Techniques present in literature either are based on a specific knowledge of the solution of the diffusion process, or make use of an extremum-seeking approach, exciting the system with a periodic signal so as to explore the field and collect enough information to reconstruct the gradient of the quantity of interest.
Our approach lies in the computation of derivatives (potentially of any order) from Poisson integrals that, for isotropic diffusive source in steady-state, whose solution satisfies the Laplace equation, allows for a gradient search with a small computation load (derivatives are computed by integrals) and without requiring any knowledge of the closed-form solution, avoiding in the same time extremum-seeking oscillations; this has the additional advantage of an intrinsic high-frequency filtering, that makes the method low sensitive to measurement noise.

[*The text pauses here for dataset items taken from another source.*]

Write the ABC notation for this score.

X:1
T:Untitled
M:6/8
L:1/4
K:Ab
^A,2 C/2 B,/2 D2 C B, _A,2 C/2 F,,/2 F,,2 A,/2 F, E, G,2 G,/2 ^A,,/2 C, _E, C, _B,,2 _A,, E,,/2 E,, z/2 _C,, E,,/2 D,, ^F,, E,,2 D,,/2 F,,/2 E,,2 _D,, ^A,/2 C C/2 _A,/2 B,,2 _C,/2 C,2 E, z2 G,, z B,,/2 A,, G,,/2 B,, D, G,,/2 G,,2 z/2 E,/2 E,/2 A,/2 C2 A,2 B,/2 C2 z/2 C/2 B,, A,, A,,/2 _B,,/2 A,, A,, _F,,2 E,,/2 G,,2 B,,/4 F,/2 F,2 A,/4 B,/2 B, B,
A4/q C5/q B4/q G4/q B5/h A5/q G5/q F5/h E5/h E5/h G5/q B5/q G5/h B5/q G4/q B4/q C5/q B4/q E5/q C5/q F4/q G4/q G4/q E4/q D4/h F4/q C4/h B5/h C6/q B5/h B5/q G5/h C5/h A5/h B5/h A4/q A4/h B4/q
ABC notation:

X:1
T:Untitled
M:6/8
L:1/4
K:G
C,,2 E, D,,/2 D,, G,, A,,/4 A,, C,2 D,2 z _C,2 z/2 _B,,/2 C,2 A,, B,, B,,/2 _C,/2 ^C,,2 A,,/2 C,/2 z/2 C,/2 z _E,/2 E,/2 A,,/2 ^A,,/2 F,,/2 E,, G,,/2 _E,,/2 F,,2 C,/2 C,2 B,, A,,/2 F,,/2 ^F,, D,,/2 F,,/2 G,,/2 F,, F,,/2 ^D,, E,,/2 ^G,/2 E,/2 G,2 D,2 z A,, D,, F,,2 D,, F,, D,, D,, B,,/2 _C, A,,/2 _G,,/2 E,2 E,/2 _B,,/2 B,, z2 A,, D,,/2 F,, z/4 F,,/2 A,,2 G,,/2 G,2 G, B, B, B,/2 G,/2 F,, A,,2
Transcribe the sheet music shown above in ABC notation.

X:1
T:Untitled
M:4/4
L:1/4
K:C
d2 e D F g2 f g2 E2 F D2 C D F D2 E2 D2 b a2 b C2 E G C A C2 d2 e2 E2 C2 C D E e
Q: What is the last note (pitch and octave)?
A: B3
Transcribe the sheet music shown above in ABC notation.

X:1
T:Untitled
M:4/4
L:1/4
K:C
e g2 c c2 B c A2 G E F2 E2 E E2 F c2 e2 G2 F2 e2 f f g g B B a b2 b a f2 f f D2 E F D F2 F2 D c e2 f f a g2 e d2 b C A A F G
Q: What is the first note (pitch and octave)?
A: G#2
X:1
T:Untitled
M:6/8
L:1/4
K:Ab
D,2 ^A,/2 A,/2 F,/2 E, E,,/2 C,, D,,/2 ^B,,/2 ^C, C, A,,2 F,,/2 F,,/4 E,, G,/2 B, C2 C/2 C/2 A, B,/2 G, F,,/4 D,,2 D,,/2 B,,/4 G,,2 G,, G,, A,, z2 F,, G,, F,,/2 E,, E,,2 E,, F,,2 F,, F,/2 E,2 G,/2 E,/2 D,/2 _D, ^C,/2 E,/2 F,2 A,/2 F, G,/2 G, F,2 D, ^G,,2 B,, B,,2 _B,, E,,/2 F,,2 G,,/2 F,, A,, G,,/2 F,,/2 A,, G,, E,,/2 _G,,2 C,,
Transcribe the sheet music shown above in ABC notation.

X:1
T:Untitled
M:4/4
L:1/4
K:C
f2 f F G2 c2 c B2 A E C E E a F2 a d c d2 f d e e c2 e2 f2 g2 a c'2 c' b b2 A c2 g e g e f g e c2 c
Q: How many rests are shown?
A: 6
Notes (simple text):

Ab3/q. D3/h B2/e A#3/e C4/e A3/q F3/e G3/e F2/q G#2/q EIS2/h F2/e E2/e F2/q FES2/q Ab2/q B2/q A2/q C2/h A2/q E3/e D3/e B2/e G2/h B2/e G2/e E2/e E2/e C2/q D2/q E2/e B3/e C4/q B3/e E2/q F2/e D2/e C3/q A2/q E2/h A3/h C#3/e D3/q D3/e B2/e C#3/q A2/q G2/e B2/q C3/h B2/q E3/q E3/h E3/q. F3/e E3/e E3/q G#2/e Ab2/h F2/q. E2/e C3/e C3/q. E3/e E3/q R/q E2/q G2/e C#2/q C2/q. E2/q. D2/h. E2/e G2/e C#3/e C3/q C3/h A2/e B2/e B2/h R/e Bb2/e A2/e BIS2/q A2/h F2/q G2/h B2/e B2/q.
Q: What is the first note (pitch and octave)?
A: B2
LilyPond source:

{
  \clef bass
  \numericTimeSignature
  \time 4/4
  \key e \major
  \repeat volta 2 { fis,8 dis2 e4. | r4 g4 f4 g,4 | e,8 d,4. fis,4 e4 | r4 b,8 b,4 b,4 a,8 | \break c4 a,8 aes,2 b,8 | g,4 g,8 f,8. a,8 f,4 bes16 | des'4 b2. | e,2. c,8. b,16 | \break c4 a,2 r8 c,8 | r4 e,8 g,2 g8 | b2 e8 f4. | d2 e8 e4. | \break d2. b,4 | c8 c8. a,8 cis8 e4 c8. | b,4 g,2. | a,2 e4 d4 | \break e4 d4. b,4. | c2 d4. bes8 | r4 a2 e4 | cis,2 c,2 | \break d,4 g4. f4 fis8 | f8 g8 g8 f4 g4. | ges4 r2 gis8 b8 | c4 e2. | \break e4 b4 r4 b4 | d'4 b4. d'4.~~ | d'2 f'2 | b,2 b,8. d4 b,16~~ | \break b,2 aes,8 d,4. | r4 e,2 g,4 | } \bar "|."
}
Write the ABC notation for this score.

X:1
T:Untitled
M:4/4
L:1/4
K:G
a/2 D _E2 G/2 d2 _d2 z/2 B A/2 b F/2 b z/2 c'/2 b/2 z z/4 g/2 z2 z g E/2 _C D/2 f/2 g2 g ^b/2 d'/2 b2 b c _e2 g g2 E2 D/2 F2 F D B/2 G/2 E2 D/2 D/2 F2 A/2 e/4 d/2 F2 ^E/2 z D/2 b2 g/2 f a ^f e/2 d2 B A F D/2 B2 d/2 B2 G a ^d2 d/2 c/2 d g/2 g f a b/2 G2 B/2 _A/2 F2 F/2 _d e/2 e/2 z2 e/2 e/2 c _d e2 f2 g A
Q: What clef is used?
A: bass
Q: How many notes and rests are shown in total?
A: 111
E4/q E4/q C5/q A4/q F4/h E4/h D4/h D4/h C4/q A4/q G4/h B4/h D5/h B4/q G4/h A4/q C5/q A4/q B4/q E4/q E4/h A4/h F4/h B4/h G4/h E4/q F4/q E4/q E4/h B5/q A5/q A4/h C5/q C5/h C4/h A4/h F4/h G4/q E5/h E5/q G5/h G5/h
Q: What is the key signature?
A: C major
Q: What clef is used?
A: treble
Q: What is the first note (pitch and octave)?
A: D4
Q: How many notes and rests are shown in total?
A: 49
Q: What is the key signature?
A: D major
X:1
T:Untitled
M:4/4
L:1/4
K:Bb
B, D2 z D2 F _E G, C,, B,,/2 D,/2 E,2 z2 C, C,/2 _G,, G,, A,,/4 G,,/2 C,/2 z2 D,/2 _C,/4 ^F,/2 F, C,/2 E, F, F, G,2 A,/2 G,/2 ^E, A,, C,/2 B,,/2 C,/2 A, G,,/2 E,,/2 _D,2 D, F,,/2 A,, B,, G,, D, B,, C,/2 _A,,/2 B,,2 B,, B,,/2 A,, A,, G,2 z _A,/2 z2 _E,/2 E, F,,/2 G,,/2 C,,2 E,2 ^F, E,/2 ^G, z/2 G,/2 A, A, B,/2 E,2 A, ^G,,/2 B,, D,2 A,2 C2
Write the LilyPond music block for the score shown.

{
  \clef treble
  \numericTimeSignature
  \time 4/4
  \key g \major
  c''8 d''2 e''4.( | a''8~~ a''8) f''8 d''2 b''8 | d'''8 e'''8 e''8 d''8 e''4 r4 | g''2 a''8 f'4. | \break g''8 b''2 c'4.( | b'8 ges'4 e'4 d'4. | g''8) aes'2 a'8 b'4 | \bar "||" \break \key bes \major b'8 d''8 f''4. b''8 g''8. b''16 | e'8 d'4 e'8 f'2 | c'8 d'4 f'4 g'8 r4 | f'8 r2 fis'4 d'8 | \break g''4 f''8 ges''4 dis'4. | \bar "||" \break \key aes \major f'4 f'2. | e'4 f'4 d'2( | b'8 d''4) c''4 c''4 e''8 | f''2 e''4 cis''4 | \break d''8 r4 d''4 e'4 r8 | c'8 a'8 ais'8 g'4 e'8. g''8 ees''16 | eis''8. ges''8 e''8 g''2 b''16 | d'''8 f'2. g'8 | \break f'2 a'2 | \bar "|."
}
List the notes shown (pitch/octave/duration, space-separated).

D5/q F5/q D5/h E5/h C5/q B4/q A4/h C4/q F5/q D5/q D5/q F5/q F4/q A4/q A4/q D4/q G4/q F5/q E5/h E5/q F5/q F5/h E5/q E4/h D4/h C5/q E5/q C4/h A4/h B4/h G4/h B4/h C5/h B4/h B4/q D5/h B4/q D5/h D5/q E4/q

The videos above show a simulation of a practical implementation of our source-localization algorithm; the robot is equipped with a camera that reads an image of a hot pollutant, extracts a circle of pixels and process them to estimate the gradient. We note that the diffusion process does not satisfy our working hypotheses. On the left we can se the behaviour of the normal algorithm, while the video on the right shows a simulation with an ameliorated algorithm that avoids turns bigger than 90°, and has also the advantage to stabilize a bit the movement of the robot once the source has been reached.
Software
Connect-sim
A multi-agent-under-communication-constraints simulator
The main goal of this simulator with an advanced graphical interactive interface is to validate the fundamental principles developed in the ConNeCT project. It integrates agent's models, communication media including their limitations, heterogeneous networks, and all the variants of the multi-agent control strategies. This simulator is a shared platform where all our findings will be integrated and validated; the validation scenario is a real-size application complex enough to enforce the pertinence of our results. It will be further used as an open research tool for various applications in the field of multi-agents networked systems.